• _Records supplied_:
---
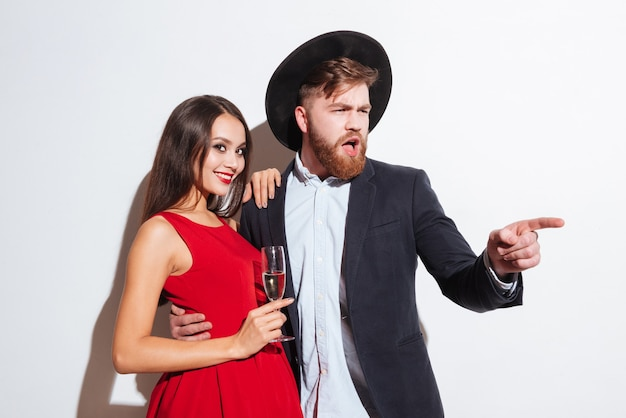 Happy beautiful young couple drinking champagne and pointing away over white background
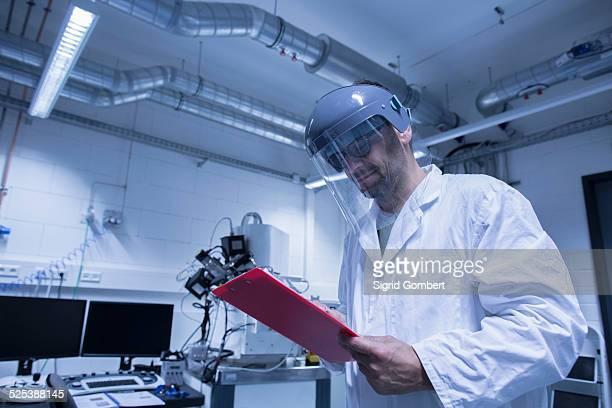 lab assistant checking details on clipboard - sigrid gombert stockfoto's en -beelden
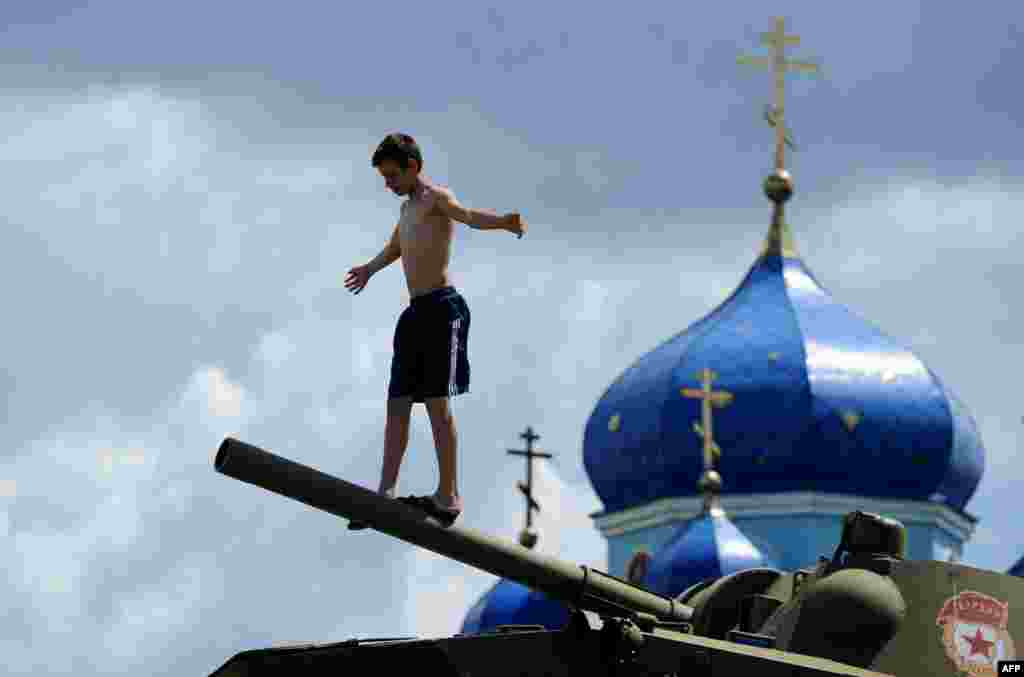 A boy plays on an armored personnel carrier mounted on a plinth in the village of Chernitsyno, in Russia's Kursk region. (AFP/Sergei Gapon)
---
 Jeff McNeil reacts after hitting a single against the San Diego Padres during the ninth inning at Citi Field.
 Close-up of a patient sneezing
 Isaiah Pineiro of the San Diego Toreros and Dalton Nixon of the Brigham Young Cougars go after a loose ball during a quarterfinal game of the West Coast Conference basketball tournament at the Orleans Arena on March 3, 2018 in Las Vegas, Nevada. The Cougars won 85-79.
---
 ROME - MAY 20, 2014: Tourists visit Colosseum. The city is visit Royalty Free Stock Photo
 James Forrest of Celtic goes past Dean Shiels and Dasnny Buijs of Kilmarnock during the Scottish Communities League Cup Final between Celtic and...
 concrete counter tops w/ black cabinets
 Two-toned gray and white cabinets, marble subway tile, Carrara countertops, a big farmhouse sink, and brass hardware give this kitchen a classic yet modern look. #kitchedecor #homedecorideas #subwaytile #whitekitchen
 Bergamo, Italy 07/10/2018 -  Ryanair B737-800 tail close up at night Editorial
---
• _Task brief_: Take the line above containing "Jeff McNeil reacts", the line containing "Isaiah Pineiro of", and all lines in between, and copy them exactly without anything else.

• _Exercise response_:
 Jeff McNeil reacts after hitting a single against the San Diego Padres during the ninth inning at Citi Field.
 Close-up of a patient sneezing
 Isaiah Pineiro of the San Diego Toreros and Dalton Nixon of the Brigham Young Cougars go after a loose ball during a quarterfinal game of the West Coast Conference basketball tournament at the Orleans Arena on March 3, 2018 in Las Vegas, Nevada. The Cougars won 85-79.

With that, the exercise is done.